* _Information provided_
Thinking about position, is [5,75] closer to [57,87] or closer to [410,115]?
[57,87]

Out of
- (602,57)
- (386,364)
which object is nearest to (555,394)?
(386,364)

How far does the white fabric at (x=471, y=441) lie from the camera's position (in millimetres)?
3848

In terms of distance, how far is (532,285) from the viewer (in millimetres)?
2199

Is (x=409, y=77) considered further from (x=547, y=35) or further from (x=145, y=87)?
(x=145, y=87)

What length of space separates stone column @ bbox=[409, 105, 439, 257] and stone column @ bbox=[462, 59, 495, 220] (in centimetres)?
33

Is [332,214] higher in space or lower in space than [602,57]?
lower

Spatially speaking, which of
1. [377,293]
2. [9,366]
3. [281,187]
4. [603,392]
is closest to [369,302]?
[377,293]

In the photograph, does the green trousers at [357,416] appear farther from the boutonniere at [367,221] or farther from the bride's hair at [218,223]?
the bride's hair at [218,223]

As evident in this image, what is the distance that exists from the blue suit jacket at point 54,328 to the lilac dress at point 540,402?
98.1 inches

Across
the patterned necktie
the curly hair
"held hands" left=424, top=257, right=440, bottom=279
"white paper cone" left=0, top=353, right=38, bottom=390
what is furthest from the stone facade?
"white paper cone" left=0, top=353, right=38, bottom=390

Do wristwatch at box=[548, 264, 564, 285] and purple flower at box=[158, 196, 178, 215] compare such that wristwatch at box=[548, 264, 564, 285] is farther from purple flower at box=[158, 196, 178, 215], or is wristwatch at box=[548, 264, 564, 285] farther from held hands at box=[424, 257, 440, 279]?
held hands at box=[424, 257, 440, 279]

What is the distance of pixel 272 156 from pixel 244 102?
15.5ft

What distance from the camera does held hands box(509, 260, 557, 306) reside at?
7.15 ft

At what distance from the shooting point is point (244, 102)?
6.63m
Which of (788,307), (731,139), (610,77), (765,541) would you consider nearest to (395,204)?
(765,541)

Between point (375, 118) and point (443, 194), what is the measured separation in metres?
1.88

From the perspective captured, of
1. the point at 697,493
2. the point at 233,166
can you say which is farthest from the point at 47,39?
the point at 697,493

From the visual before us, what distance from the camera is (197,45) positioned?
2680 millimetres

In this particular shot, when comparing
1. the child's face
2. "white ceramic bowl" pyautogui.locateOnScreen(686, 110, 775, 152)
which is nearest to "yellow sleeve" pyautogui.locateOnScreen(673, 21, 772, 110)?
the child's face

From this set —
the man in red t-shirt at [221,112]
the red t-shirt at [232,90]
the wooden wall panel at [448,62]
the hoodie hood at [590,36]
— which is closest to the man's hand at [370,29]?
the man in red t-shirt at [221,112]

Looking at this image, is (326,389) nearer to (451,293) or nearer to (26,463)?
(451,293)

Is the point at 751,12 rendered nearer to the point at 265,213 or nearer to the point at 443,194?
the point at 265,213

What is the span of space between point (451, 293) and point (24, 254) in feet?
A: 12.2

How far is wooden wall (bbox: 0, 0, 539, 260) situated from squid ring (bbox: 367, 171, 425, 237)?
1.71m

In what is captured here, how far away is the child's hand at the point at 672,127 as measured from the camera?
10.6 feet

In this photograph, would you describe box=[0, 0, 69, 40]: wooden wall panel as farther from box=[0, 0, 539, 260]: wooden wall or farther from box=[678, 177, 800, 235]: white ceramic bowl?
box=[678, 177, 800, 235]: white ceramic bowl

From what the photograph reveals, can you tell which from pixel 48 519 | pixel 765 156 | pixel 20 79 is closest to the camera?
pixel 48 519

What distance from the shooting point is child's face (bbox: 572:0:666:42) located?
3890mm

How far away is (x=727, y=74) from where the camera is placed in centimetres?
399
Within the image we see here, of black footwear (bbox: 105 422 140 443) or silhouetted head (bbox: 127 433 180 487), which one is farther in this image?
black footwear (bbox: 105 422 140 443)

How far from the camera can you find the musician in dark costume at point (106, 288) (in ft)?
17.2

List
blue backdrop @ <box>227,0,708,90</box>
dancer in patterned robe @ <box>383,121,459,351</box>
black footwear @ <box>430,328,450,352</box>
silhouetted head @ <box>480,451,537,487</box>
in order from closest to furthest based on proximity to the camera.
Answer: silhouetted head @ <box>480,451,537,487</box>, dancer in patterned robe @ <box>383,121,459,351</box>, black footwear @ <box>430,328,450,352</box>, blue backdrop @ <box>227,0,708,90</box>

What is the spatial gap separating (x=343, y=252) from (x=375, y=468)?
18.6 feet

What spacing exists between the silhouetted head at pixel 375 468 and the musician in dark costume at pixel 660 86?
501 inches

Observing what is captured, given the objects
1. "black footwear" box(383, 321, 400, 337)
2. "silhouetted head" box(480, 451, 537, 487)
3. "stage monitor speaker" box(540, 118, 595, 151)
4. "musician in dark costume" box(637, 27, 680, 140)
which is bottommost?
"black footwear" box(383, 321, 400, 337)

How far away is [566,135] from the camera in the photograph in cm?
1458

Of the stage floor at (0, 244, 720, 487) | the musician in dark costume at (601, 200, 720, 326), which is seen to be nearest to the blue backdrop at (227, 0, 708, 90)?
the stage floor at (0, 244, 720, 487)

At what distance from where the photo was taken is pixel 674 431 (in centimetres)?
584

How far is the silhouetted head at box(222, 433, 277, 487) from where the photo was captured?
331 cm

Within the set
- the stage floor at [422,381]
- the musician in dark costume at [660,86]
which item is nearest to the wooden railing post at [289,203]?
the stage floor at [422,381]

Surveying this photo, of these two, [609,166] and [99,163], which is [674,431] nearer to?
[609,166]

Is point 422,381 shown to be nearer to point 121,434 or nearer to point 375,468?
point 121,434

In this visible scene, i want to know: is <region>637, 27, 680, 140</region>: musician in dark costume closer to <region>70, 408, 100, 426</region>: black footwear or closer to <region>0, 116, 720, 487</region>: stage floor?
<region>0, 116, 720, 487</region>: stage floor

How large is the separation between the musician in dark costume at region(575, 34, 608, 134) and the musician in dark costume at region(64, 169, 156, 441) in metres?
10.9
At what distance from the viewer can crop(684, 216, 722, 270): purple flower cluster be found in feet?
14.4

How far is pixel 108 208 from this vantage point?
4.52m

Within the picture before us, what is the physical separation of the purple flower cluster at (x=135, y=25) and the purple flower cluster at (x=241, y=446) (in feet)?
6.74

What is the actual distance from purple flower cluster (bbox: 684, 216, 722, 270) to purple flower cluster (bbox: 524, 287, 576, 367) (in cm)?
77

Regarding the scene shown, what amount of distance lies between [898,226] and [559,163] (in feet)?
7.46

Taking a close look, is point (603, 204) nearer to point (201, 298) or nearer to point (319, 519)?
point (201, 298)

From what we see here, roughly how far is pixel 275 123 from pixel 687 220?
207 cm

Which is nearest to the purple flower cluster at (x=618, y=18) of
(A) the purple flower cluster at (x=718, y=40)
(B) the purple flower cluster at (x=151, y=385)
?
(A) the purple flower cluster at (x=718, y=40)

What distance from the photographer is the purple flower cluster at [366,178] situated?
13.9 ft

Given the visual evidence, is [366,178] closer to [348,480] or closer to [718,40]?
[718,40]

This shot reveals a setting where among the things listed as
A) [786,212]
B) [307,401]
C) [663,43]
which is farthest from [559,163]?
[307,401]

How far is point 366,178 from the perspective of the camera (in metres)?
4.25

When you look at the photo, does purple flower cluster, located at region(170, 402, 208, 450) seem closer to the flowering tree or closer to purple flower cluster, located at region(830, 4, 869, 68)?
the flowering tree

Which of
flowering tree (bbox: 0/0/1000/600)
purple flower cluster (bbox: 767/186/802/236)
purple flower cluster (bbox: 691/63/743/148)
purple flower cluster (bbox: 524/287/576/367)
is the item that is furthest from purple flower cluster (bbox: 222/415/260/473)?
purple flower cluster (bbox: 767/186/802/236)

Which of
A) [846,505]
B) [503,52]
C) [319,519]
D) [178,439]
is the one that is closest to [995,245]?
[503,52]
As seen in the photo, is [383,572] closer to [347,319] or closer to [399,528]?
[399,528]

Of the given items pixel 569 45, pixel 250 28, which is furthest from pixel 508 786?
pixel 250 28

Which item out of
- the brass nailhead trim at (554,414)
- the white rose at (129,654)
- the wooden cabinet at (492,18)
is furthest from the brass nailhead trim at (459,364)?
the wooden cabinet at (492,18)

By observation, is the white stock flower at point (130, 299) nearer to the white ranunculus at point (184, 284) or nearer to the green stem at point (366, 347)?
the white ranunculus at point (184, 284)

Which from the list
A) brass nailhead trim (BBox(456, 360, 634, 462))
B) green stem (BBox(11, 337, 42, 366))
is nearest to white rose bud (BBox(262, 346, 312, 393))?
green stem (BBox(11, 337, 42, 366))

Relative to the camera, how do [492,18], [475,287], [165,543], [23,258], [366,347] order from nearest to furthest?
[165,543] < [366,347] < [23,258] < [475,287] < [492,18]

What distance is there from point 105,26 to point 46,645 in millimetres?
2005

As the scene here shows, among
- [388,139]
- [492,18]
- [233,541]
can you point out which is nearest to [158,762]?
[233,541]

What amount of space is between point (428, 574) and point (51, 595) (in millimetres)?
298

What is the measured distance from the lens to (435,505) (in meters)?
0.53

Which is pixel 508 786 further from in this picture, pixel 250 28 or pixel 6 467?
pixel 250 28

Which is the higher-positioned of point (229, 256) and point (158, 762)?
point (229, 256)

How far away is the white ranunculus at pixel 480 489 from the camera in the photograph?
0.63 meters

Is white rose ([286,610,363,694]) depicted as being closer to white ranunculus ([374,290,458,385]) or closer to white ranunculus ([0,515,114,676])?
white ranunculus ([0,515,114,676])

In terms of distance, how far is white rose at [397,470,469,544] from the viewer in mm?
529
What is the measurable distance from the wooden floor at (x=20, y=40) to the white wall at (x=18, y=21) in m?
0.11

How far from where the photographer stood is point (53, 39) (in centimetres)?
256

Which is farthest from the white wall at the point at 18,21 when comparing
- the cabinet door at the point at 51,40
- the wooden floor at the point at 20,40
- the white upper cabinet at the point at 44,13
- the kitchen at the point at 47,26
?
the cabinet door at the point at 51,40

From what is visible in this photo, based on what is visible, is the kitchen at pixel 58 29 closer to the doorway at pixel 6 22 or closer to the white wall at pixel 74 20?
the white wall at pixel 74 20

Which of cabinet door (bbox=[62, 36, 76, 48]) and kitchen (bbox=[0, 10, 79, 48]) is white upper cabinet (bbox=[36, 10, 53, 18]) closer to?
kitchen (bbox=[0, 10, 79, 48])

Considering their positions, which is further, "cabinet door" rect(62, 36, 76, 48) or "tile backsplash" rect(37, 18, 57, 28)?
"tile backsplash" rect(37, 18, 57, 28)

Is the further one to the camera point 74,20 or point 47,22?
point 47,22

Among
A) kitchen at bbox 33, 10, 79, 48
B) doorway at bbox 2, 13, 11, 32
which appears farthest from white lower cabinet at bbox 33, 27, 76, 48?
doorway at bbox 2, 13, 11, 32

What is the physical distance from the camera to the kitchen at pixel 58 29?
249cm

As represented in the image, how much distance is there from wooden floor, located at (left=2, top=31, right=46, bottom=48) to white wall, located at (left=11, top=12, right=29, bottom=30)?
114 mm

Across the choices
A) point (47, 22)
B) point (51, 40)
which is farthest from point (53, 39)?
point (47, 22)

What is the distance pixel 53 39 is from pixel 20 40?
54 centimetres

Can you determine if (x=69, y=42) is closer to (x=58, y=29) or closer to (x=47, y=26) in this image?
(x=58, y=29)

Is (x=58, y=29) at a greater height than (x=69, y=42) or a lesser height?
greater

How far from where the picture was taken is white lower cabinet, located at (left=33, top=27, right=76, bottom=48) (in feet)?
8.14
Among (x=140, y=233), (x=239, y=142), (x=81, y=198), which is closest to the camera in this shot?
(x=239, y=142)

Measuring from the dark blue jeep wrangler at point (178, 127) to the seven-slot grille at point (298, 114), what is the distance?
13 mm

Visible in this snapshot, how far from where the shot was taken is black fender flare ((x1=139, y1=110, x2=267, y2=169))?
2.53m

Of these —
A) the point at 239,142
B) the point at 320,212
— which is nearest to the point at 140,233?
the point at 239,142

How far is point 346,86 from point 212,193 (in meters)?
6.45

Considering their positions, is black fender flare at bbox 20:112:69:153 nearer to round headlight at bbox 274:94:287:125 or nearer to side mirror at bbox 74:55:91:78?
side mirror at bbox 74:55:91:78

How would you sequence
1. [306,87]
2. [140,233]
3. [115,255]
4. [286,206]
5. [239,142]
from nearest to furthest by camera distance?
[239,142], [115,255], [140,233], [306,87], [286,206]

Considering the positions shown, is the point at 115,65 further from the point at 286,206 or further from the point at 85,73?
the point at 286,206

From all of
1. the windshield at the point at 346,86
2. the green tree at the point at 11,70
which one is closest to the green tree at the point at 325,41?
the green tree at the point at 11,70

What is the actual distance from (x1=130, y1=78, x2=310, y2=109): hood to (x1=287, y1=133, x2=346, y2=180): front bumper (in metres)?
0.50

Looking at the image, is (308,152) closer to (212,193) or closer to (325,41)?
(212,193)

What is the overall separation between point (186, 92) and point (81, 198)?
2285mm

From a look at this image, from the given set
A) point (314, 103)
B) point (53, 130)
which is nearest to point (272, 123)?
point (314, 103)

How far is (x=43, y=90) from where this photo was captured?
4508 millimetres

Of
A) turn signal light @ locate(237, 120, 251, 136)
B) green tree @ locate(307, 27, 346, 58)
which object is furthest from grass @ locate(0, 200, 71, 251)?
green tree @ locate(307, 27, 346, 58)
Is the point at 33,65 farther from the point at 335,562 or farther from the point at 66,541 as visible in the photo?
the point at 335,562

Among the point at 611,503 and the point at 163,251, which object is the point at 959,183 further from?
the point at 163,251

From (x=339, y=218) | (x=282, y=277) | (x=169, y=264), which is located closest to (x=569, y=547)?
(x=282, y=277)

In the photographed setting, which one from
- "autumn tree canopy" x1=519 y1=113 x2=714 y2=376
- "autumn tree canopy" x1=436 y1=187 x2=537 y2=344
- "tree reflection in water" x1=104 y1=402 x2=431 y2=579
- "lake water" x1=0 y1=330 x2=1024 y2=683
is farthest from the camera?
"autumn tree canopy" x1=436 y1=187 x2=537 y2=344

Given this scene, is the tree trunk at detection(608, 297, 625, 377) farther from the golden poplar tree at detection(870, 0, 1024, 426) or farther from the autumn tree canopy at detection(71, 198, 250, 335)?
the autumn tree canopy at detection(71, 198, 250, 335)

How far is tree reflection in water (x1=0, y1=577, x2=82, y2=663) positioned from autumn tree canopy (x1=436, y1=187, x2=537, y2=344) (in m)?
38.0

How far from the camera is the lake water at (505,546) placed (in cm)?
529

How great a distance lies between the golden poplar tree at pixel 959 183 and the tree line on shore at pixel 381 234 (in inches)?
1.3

* _Direction_
Exactly as written, give the line containing "Looking at the" and all remaining lines of the records.

* _Problem solution_
Looking at the image, is (308,152) closer to (212,193) or closer to (325,41)?
(212,193)

What is the overall separation between point (186, 92) and point (81, 198)?
2285mm

From a look at this image, from the given set
A) point (314, 103)
B) point (53, 130)
which is nearest to point (272, 123)?
point (314, 103)

How far is (x=43, y=90) from where this photo was captured?
4508 millimetres

Of
A) turn signal light @ locate(237, 120, 251, 136)
B) green tree @ locate(307, 27, 346, 58)
which object is furthest from grass @ locate(0, 200, 71, 251)?
green tree @ locate(307, 27, 346, 58)
Is the point at 33,65 farther from the point at 335,562 or farther from the point at 66,541 as visible in the photo?
the point at 335,562

Among the point at 611,503 and the point at 163,251, which object is the point at 959,183 further from?
the point at 163,251

From (x=339, y=218) | (x=282, y=277) | (x=169, y=264), which is located closest to (x=569, y=547)?
(x=282, y=277)

In the photographed setting, which one from
- "autumn tree canopy" x1=519 y1=113 x2=714 y2=376
- "autumn tree canopy" x1=436 y1=187 x2=537 y2=344
- "tree reflection in water" x1=104 y1=402 x2=431 y2=579
- "lake water" x1=0 y1=330 x2=1024 y2=683
is farthest from the camera?
"autumn tree canopy" x1=436 y1=187 x2=537 y2=344

Given this scene, is the tree trunk at detection(608, 297, 625, 377) farther from the golden poplar tree at detection(870, 0, 1024, 426) or farther from the autumn tree canopy at detection(71, 198, 250, 335)?
the autumn tree canopy at detection(71, 198, 250, 335)

How far is tree reflection in water (x1=0, y1=577, x2=82, y2=663) positioned from autumn tree canopy (x1=436, y1=187, x2=537, y2=344) (in m)?
38.0

How far from the camera is the lake water at (505,546) placed (in cm)?
529

How great a distance lies between the golden poplar tree at pixel 959 183 and the tree line on shore at pixel 381 234 (in inches)?
1.3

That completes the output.